Explain esp-ebp in this program

Question 1

Okay, this is a crazy guess but let's run it up the flag pole and see what happens.

Perhaps the compiler is not optimising for space and this is a word alignment adjustment to save shifting words for register loading across quadword boundaries.

Look at the values, 0x58 & 8bytes -> next quadword boundary 96 0x60. Much easier to pop ebp from the least (or is it most again endian? ;) ) significant of a quad word line in memory; forward thinking and all that.

Edit: exactly! (What he said...)

Question 2

This highly depends on your architecture and compiler flags, so it is impossible to point to a single thing and say "this must be it" here. However, I can give you some pointers you may find helpful.

First, consider the stack boundary. You may have heard of the -mpreferred-stack-boundary=X flag to GCC. If not, it basically tells your compiler to prefer your values on the stack to be 2^X bytes each. Your compiler will then try to optimize your program so that these values fit on the stack as best as possible. On the other hand, GCC modifier such as __packed__ will make the compiler try to fit the data in the stack as tightly as possible.

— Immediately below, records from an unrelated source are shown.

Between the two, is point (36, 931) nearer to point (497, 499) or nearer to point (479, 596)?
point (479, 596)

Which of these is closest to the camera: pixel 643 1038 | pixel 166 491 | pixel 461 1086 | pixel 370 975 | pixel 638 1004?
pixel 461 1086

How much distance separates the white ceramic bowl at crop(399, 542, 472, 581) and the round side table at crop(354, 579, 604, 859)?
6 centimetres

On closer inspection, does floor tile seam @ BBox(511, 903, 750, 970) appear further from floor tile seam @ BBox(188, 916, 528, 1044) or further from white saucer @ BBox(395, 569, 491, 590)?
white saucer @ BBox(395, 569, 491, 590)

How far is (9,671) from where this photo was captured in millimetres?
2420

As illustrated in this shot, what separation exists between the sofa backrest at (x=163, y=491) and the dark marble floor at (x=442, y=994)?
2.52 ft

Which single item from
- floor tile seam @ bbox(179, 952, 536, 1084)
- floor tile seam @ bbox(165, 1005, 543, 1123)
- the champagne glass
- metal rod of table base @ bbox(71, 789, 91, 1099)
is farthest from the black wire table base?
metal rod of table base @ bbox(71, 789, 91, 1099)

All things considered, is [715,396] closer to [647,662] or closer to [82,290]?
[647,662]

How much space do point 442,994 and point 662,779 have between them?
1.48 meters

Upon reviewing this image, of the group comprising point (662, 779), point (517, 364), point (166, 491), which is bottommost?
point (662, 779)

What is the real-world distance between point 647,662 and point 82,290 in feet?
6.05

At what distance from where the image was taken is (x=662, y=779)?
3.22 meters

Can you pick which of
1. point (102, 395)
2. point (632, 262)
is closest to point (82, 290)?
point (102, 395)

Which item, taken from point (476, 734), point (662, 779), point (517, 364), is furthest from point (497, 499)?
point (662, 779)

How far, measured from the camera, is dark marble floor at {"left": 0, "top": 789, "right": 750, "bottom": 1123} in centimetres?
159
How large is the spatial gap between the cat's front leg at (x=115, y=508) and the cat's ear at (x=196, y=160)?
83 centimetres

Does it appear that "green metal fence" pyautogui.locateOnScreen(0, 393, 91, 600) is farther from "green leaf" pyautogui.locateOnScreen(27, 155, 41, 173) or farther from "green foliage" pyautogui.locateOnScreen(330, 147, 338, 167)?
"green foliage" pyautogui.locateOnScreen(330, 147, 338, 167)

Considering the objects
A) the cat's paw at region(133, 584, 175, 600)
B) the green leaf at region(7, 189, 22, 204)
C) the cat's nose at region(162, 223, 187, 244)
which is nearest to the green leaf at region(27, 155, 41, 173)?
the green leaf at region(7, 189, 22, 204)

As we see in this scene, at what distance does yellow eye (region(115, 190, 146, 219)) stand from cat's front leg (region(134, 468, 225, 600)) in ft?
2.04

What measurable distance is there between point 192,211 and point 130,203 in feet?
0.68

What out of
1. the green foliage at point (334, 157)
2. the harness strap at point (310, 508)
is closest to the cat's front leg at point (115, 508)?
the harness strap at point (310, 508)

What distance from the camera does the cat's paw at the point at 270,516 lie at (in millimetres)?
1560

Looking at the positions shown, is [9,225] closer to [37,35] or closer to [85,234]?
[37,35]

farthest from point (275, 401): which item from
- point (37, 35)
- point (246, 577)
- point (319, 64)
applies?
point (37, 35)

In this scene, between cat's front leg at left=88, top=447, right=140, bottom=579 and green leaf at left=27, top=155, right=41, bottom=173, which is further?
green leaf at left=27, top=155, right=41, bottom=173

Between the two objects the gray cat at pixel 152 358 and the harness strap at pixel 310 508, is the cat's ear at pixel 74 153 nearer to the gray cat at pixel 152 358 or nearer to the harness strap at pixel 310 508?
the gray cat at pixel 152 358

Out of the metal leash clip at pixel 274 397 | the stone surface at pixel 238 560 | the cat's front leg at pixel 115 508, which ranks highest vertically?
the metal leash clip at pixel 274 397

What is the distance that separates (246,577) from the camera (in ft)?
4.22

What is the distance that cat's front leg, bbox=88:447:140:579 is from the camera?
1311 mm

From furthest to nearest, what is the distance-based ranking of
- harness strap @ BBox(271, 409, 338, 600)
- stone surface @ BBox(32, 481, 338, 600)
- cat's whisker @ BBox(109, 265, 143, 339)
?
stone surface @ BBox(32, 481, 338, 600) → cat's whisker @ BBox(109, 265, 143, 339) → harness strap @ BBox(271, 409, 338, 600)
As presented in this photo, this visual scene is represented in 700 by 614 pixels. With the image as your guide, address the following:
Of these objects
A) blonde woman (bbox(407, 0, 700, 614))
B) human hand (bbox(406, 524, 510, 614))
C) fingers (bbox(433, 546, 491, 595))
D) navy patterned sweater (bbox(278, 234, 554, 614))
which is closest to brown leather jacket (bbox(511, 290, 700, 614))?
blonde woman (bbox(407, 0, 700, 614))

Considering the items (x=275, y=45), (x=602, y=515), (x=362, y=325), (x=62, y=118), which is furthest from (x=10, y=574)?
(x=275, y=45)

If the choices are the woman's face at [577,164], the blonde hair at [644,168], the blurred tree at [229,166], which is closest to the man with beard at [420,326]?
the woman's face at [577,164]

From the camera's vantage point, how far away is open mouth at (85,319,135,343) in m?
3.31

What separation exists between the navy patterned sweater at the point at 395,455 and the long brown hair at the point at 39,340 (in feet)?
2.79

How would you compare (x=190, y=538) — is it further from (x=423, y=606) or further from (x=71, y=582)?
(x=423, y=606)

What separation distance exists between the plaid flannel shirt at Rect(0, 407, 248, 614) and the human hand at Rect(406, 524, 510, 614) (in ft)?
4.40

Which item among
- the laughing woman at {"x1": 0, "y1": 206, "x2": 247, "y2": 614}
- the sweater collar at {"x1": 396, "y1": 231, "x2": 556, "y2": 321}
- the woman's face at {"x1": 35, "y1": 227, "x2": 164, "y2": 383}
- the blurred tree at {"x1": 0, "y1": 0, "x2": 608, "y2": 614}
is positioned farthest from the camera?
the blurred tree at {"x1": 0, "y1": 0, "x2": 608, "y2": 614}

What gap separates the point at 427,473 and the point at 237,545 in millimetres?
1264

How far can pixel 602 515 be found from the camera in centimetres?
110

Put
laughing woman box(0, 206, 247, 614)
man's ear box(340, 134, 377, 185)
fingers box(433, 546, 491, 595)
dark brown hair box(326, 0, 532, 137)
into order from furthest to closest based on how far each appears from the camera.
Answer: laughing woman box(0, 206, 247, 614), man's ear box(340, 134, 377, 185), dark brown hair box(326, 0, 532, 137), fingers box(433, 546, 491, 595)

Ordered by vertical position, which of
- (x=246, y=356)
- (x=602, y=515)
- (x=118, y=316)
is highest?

There's also the stack protector. Basically, GCC places dummy values on the stack that make sure buffer overflows can't any harm other than segfaulting your program (which isn't fun, but better than an attacker tacking control of the instruction pointer). You can easily try this out: take any recent version of GCC and let the user overflow a buffer. You'll note that the program exits with a message along the lines of 'stack smashing detected, terminated'. Try compiling your program with -fno-stack-protector, and the allocated local memory on the stack will probably be smaller.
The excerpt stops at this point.